This is based on a problem that came up today. During the course of this problem I realized that I wasn't so sure I understood the relationship between wattage and heat produced.

In the past we did a test in the lab using .305 Ω /ft wire. The jacket is rated for 150C. We were able to get about 6.5A (at 3.66V) out of it at 24C ambient, with out exceeding the jacket rating. I want to estimate what the ampacity of 0.027 Ω/ft wire is. So I am wondering if I did it correctly, because this amperage seems a little high for the wire to handle, then again most copper wire is only rated at 90C.

So the math I did on it was this

So you do

.305 * 2 = .61 Ω /ft

**6A**^2 * .61 Ω = 21.62W (I^2*r = W)

21.96W * / 2ft = 10.98 W/ ft

So would it be safe to assume that if I did the same with a 0.027w/ft wire with the same jacked I would arrive at this amperage?

If you start with

11W/ft * 2ft = 22W

0.027 Ω * 2ft = .054 Ω

Sqrt(22W/(0.054 Ω)) = **20.18A**

ETA: we are planning on testing this tomorrow when we get some wire in. So we shall find out.

## Best Answer

I don't quite follow your calculations.
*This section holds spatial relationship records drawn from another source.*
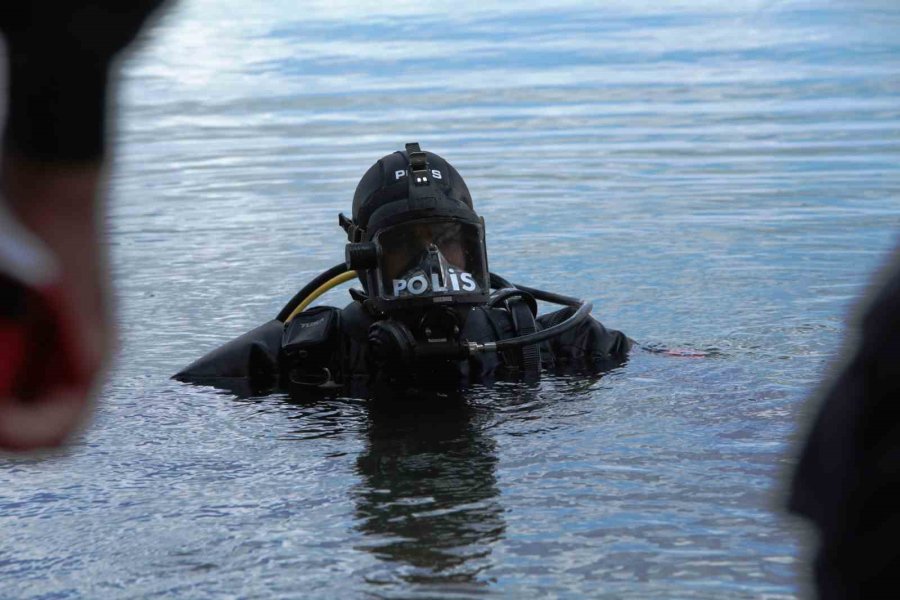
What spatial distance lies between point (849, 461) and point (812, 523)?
0.05 metres

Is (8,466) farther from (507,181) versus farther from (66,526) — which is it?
Answer: (507,181)

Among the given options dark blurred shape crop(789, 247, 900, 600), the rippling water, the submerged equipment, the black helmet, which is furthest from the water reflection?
dark blurred shape crop(789, 247, 900, 600)

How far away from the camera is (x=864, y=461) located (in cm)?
55

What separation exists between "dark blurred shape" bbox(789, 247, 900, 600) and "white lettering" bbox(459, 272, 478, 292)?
3.51m

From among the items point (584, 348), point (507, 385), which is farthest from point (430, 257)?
point (584, 348)

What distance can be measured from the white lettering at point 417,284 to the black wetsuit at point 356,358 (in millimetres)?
308

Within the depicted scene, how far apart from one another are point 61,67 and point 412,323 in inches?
149

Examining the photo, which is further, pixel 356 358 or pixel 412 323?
pixel 356 358

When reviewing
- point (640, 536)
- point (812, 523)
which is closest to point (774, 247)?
point (640, 536)

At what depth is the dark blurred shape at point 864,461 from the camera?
51 cm

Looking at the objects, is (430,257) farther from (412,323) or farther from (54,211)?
(54,211)

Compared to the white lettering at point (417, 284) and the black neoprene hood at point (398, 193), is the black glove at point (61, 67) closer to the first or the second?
the white lettering at point (417, 284)

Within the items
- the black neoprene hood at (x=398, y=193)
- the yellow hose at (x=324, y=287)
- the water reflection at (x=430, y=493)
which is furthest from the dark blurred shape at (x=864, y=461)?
the yellow hose at (x=324, y=287)

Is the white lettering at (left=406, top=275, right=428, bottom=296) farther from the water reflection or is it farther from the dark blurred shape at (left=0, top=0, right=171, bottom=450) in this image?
the dark blurred shape at (left=0, top=0, right=171, bottom=450)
But if you are doing I^2 *R as the power, and assuming the same max power for each wire.. then that's what I would have done.

However I went here and it looks like I*R is about constant. (?)
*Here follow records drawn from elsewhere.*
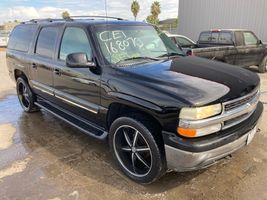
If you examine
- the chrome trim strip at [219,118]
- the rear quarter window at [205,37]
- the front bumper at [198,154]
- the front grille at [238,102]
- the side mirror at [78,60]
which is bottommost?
the front bumper at [198,154]

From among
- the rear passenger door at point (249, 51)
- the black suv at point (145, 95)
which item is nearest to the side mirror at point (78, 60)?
the black suv at point (145, 95)

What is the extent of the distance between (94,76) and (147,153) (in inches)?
47.1

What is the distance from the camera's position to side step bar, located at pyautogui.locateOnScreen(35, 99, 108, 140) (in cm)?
386

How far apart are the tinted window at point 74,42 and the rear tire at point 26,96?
1843mm

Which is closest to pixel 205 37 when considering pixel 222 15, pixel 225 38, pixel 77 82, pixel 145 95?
pixel 225 38

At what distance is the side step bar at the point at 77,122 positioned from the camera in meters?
3.86

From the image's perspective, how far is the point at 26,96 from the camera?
6.16 meters

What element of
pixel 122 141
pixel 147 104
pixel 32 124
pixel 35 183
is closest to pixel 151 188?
pixel 122 141

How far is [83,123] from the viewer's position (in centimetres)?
420

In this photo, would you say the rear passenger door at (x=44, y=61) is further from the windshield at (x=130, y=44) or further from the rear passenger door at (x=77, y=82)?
the windshield at (x=130, y=44)

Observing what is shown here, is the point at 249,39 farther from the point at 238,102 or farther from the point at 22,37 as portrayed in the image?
the point at 238,102

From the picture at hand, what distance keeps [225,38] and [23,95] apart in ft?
23.2

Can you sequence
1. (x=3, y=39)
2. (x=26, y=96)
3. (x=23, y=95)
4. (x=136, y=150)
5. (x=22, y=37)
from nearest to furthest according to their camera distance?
(x=136, y=150) < (x=22, y=37) < (x=26, y=96) < (x=23, y=95) < (x=3, y=39)

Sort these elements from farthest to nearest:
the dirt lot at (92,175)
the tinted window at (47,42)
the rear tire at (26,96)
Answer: the rear tire at (26,96), the tinted window at (47,42), the dirt lot at (92,175)
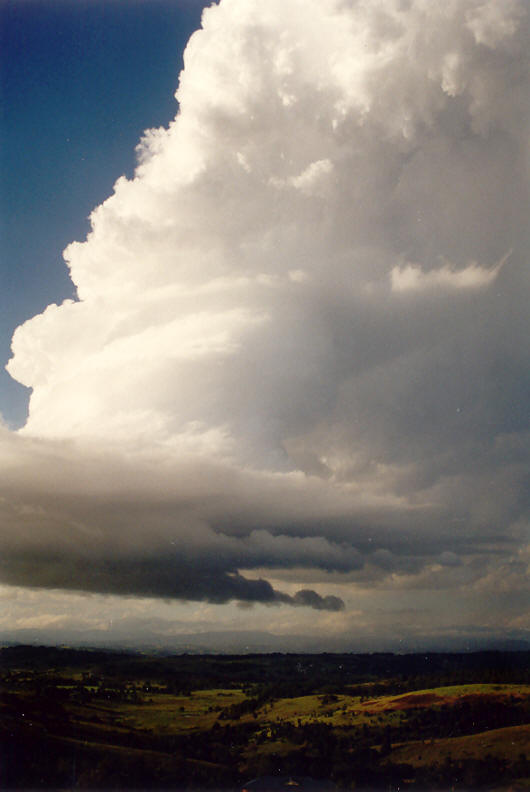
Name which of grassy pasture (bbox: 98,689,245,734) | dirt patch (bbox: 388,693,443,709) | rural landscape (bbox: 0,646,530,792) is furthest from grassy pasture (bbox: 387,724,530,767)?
grassy pasture (bbox: 98,689,245,734)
(I had to plot it.) Still looks linear.

Maybe someone can tell us both why.

Edit: I*R dependence. (Thanks Spehro, it was suddenly obvious on the drive home.) No matter the thermal loss mechanism (convection, radiation..) It will go as the area of the wire. 2 * pi *r * l (r - radius and l - length), so bigger wire will need more heat to get to a given temperature. (more later)